Hip-hop is traditionally unkind to aging artists. 2012 is drawing to a close. Fat Joe is talking about Instagramming hoes and LL Cool J is making songs with the word “ratchet” in the title. It’s embarrassing. Not everyone ages as gracefully as Jay-Z. Or Birdman, depending on who you ask. Enter Big Boi and his second solo effort, Vicious Lies and Dangerous Rumors. On Sir Lucious, he proved that he isn’t going to be one of these guys who gets older, gets desperate, and ends up doing nothing but looking the part. Not only that, but he dodged a curse that’s traditionally even worse: going from duo to solo. Now that he’s working on establishing his solo legacy, Big Boi shows us that he won’t let the sophomore curse beat him either.
There were high expectations for Big Boi’s first solo LP because he was in one of the most acclaimed hip-hop groups of all time. He managed to expand on the sound we all loved without merely emulating it. The album pounded and marched and swung in all directions. What I’m saying is, expectations are still high for Big Boi—maybe higher than ever. What this album doesn’t sound like is some kind of direct sequel to Sir Lucious. Vicious Lies and Dangerous Rumors was originally titled Daddy Fat Saxx: Funk Soul Crusader, which instantly brings to mind those pounding, marching, swinging (and smooth!) sounds of its predecessor. Sure, the title might have been changed shortly after Big Boi got busted with a bunch of Viagra, but it makes sense out of that context.
Vicious Lies is a much quieter album. Big Boi’s extreme likability isn’t his only asset. He’s probably one of the only guys in the game who could bring together a few random indie acts you may not be familiar with, like Phantogram, a few you might be (Little Dragon, Wavves), and throw them on/next to songs with Kelly Rowland and B.o.B. (both of whom can be cringe-worthy these days) and make it work. The album brags no trendy, big name producers, leaving Big Boi free to do pretty much whatever the hell he wants to do. The result is a well-paced, easily accessible piece of work.
The great hooks are everywhere. “Apple of My Eye,” “CPU,” and “Shoes for Running” are just a few examples. Big Boi’s singing on “Raspberries” is simultaneously hilarious and heartbreaking. The only truly weak song on the album is “In the A.” On an album like this one, with its consistent top-notch production, the beat is lazy and monotonous, and General Patton’s self-quoting hook leaves a lot to be desired. Big Boi and T.I. deliver verses that aren’t anything special, but it’s not until we hear Luda that the song really crashes and burns. He caps it off with a line about not being “out-rapped” that’s so poorly delivered all you can do is laugh at how untrue it is.

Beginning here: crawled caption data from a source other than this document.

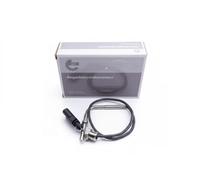 ESEN SKV 30SKV163 Sensor, exhaust gas temperature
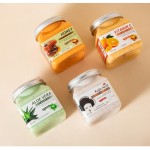 Skin Cream 50ml - Vitamin B5 Repair Moisturizing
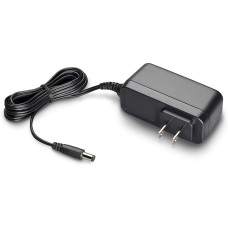 POLY Edge E100-450 CCX 350 EM60 Power Supply - 5V/3A power adapter/inverter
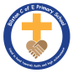 Bilston CE Primary School (@bilstoncepri) Twitter profile photo Bilston CE Primary School (@bilstoncepri) Twitter profile photo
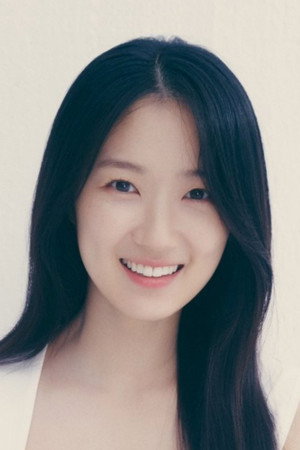 김혜윤 profil kép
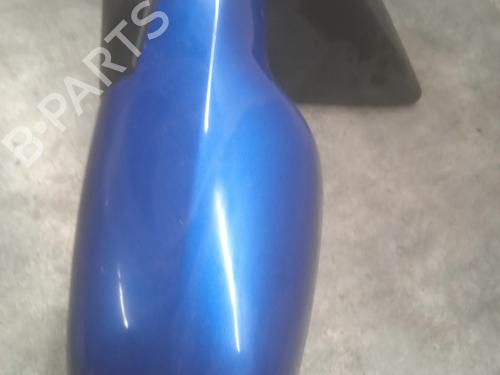 Lusterko boczne lewe RENAULT MEGANE II (BM0/1_, CM0/1_) 1.5 dCi (BM0F, BM0T, BM2B, CM0F, CM0T) | BP23793907C26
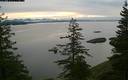 ./images/quadra/bluff/20181112/bluff20181112_080459M.jpg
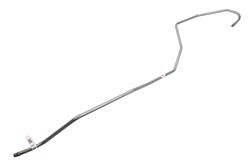 ACDelco Automatic Transmission Cooler Lines for 2009-2013 CORVETTE - 25923292
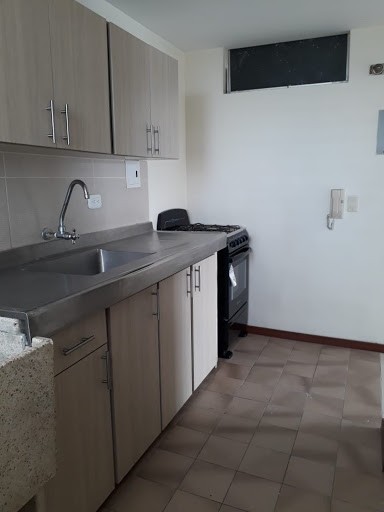Foto de Apartamento en Venta en La carola, Manizales - 8 - 279060953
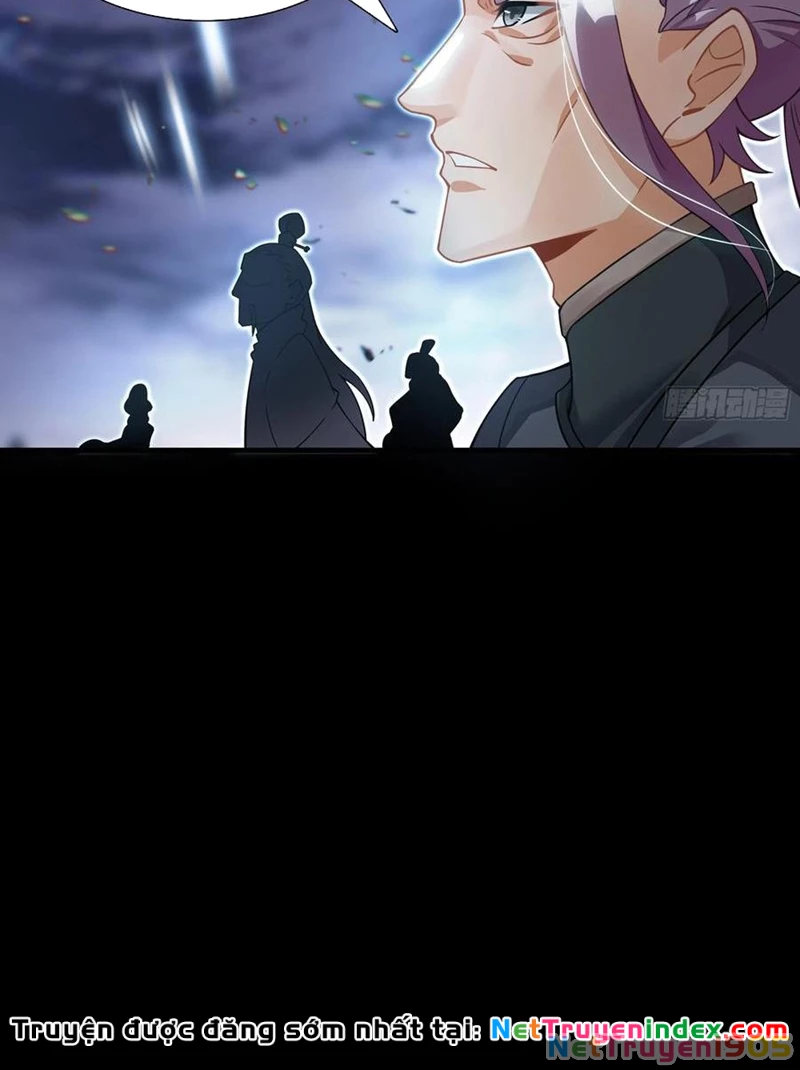 Nhất Niệm Vĩnh Hằng Chapter 105 - 25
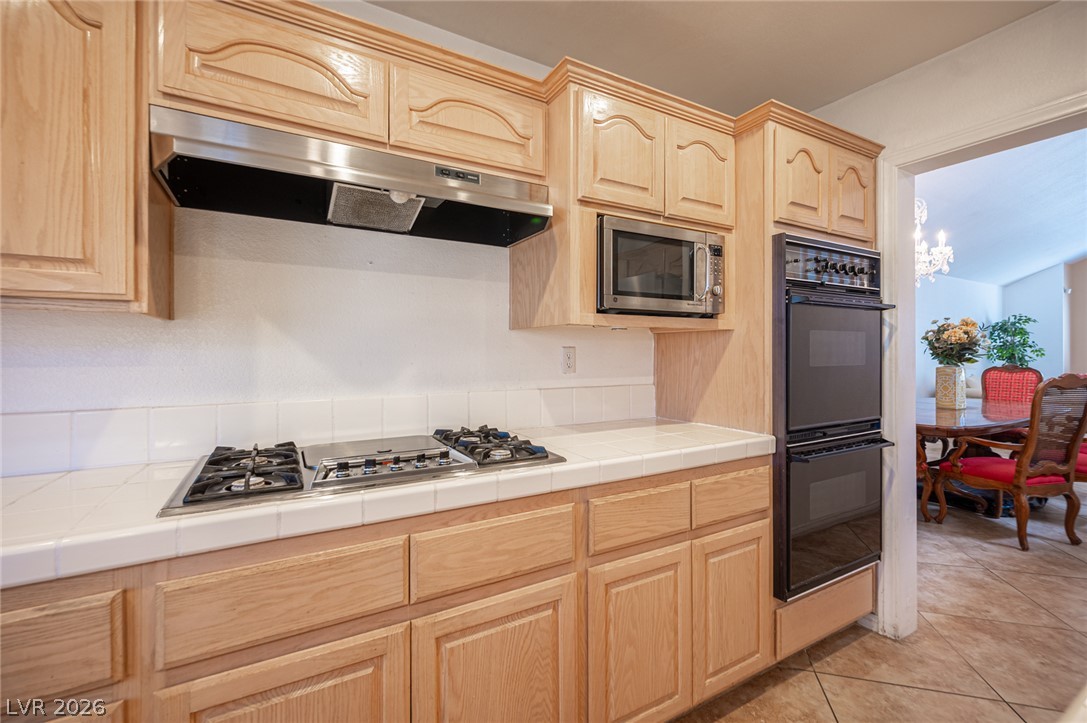 2004 Lady Lake Street Las Vegas NV 89128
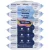 300 Wipes 6 x 50ct Packs)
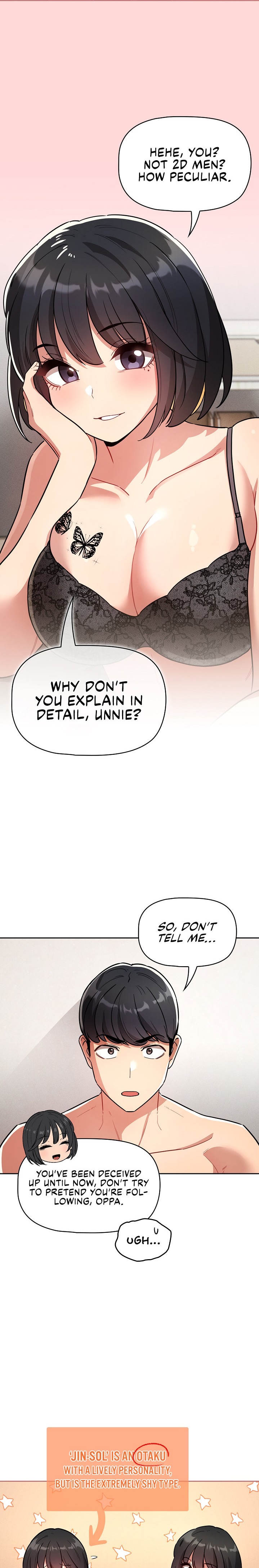 Private Tutoring in These Trying Times - Chapter 68 - picture 10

Lyrically Big Boi has been better, but that’s not so important here. This is the most atmospheric project he’s ever released, and his flow remains immaculate. His talents as an auteur are clearly well-developed. How great is it to see such a legendary guy ignoring genre trends not once, but twice in a row? Instead of being written off by the system like so many others, Big Boi is building a solo career that could end up being as impressive as his run with Outkast. If that doesn’t inspire other rappers, especially those in similar positions, I don’t know what will.